### Data excerpts
○ ○ ○

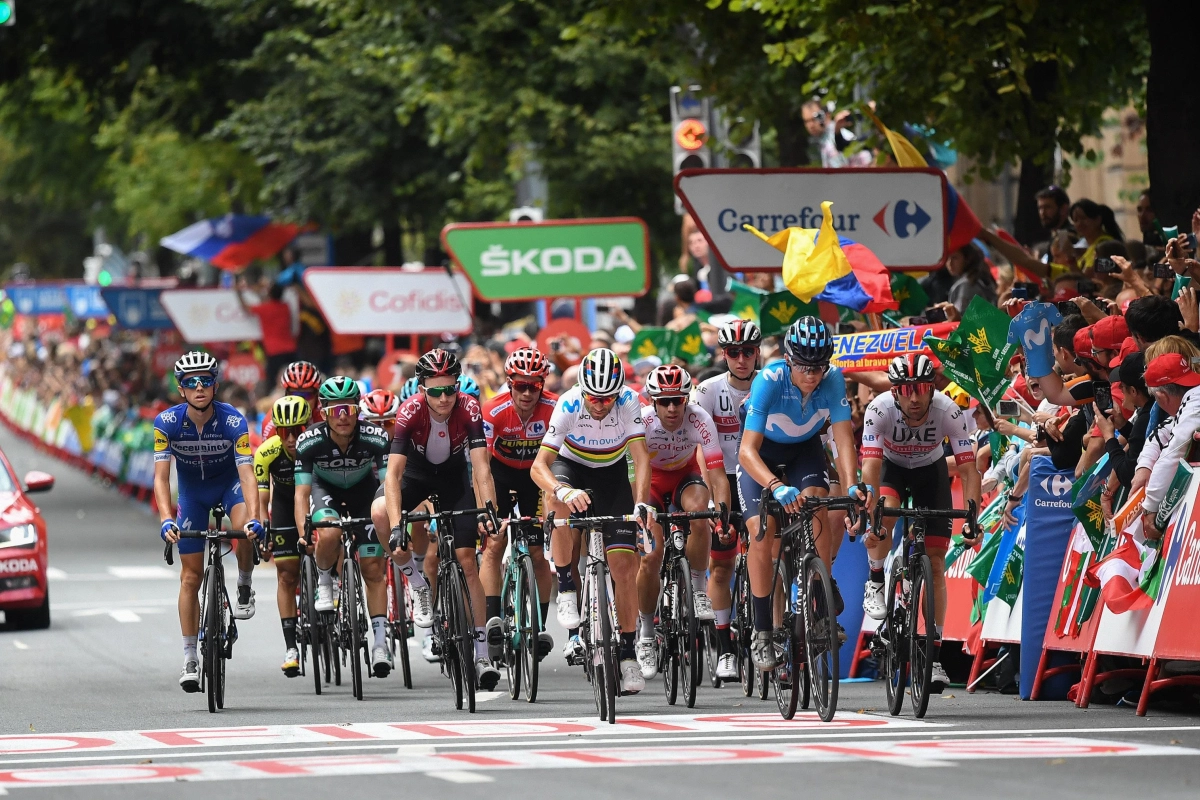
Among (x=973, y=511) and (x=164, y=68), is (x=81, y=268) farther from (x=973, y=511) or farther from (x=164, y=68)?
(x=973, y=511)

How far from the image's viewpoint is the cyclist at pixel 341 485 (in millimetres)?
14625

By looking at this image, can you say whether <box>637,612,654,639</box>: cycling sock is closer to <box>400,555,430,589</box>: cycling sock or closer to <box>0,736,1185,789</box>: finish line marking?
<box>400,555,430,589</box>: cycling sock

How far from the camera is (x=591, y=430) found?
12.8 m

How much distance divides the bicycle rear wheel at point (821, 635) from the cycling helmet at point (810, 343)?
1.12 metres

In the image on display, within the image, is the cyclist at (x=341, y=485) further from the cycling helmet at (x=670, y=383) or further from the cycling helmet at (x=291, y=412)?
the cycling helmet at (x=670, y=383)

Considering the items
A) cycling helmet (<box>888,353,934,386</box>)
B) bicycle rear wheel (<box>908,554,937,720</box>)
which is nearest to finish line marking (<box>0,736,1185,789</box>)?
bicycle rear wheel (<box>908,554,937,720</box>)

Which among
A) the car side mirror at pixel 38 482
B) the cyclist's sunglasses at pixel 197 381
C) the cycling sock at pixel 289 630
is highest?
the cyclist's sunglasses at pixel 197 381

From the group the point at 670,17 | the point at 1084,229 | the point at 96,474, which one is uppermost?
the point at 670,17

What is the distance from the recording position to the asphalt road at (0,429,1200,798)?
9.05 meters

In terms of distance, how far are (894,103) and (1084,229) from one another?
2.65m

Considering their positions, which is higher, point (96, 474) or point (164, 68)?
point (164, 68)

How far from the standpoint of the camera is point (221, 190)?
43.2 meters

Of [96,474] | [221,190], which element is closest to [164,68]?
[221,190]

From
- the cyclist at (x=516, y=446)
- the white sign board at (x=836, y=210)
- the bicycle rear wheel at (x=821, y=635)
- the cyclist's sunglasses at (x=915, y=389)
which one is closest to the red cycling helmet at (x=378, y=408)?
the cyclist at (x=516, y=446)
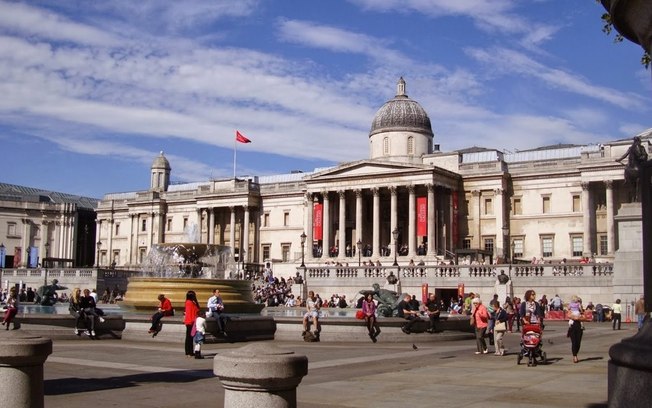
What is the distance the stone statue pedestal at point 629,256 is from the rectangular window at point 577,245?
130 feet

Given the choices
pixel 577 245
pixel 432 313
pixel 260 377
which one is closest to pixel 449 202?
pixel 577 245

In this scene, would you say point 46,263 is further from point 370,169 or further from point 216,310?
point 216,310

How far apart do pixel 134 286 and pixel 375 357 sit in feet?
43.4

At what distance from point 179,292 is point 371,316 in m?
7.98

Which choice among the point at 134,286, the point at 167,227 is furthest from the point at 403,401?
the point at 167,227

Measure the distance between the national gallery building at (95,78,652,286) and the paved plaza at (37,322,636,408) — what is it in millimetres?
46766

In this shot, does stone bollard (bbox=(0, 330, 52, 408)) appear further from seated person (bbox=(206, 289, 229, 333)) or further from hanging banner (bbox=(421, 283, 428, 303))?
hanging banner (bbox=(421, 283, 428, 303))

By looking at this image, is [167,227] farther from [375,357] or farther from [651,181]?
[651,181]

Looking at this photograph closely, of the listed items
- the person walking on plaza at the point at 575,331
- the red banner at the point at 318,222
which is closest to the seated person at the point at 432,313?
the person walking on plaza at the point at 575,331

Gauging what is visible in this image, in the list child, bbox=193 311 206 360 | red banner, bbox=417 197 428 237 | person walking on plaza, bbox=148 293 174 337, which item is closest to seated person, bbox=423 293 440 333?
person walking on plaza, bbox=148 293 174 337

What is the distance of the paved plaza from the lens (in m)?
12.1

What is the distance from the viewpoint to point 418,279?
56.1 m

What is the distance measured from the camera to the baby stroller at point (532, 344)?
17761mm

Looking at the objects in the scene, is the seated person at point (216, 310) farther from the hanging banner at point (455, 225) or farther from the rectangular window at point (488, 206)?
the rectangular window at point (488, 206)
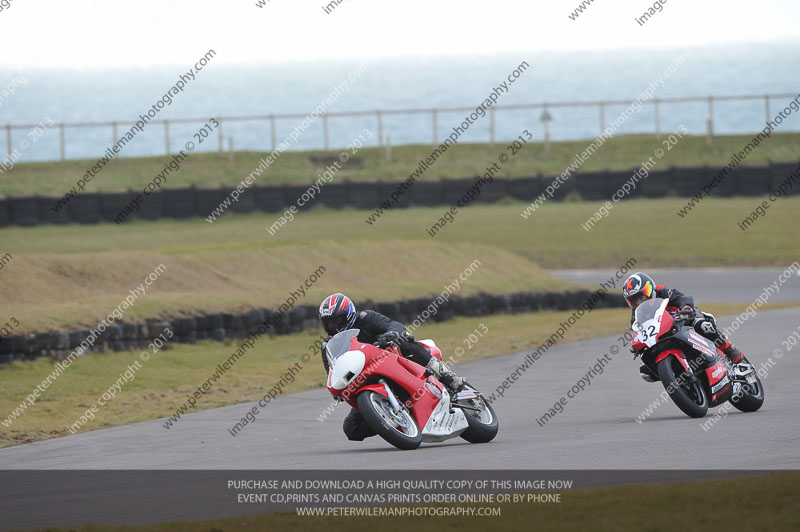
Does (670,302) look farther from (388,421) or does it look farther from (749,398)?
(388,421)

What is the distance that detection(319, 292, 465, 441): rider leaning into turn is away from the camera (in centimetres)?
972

○ ○ ○

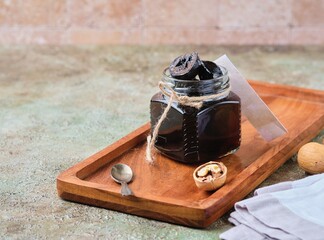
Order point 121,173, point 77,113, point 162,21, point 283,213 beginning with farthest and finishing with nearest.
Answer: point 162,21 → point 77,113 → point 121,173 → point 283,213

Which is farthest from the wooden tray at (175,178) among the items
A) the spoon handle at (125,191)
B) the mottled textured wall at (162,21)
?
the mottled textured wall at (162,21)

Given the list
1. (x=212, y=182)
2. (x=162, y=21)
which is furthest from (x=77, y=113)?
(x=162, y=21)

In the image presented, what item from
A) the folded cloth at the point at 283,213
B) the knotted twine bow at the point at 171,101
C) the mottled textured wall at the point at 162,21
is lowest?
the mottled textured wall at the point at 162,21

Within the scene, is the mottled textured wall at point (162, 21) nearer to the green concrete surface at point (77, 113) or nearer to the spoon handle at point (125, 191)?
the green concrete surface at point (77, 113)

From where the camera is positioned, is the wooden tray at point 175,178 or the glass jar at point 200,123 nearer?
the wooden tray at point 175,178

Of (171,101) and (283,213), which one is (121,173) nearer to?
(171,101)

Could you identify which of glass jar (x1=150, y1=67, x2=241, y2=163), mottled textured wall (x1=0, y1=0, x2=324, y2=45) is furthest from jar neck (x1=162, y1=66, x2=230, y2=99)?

○ ○ ○

### Given exercise
Reproduce the records verbatim, starting at the line that contains "Order point 121,173, point" and ending at the line that contains "Answer: point 162,21", with both of those lines included.

### Answer to this problem
Order point 121,173, point 77,113, point 162,21, point 283,213 beginning with farthest and finishing with nearest.
Answer: point 162,21 → point 77,113 → point 121,173 → point 283,213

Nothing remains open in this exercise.